◆ **YOUR OBJECTIVE**
Using the data below, set down every line from the one containing "kim cattrall filthy rich fox" through the one containing "8787cec45cad51 Женские кроссовки", inclusive and unchanged. Pictures are to be skipped.

◆ **INFORMATION GIVEN**

#####

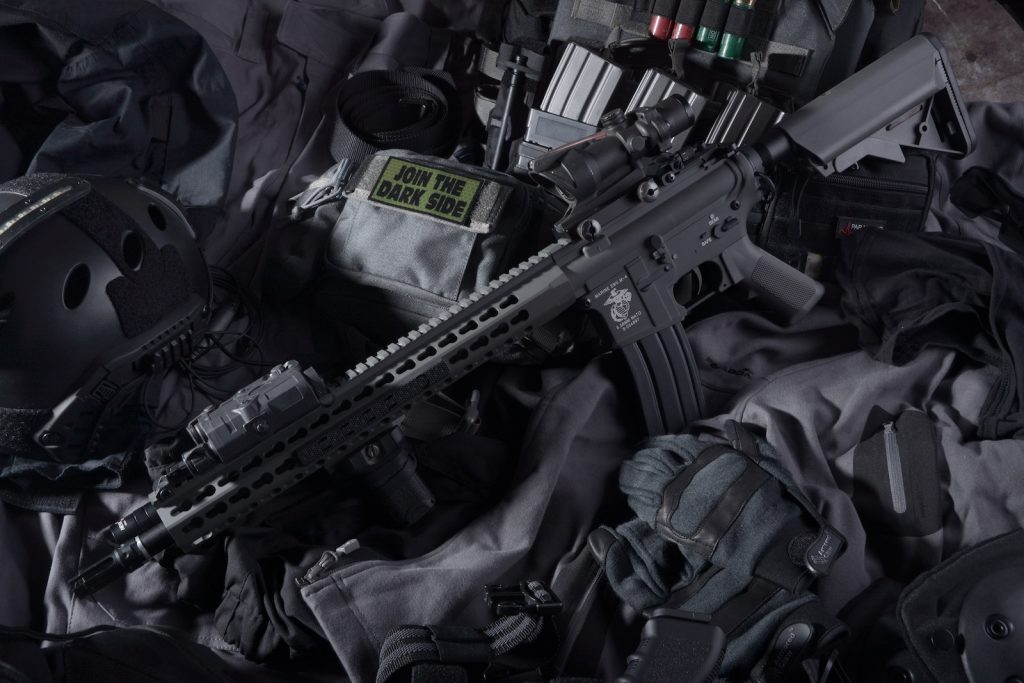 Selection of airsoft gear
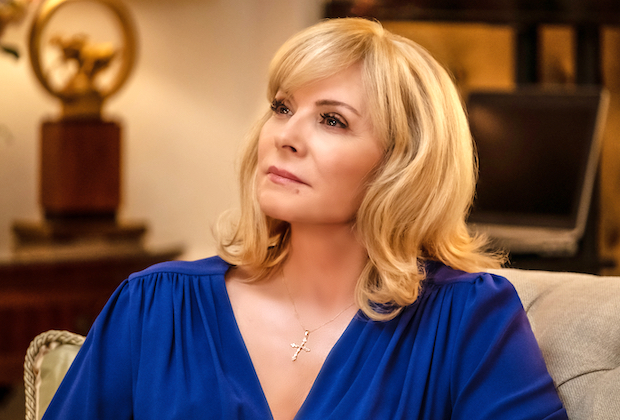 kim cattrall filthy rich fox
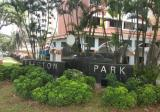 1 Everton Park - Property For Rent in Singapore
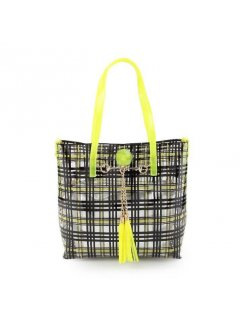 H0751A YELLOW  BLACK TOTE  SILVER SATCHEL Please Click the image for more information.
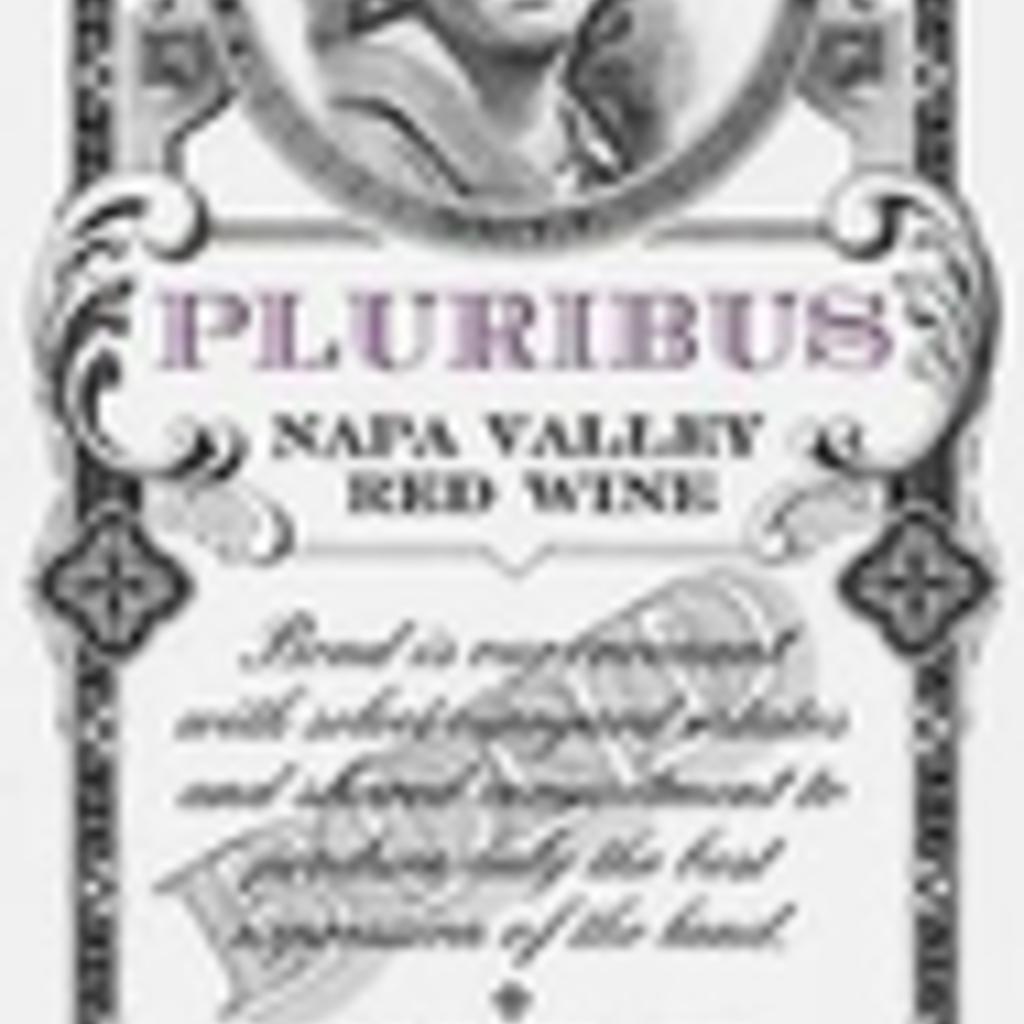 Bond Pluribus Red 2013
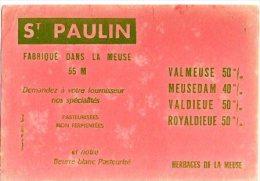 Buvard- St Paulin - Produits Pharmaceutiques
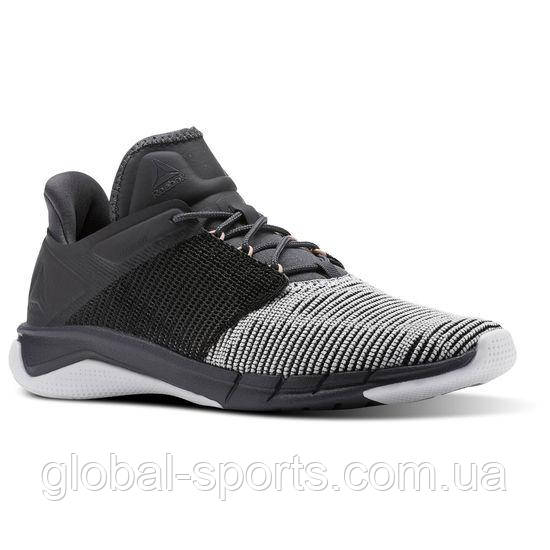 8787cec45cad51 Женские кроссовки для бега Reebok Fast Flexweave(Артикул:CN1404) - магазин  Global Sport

#####

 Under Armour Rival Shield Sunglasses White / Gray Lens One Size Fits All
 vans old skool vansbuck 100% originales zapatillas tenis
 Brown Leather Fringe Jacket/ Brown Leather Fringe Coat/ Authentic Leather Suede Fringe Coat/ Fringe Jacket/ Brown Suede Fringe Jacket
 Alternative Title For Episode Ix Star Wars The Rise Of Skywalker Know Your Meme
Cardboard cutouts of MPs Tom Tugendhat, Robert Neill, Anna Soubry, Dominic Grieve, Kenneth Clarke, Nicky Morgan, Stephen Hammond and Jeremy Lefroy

#####

◆ **REPLY TO THE TASK**
 kim cattrall filthy rich fox
 1 Everton Park - Property For Rent in Singapore
 H0751A YELLOW  BLACK TOTE  SILVER SATCHEL Please Click the image for more information.
 Bond Pluribus Red 2013
 Buvard- St Paulin - Produits Pharmaceutiques
 8787cec45cad51 Женские кроссовки для бега Reebok Fast Flexweave(Артикул:CN1404) - магазин  Global Sport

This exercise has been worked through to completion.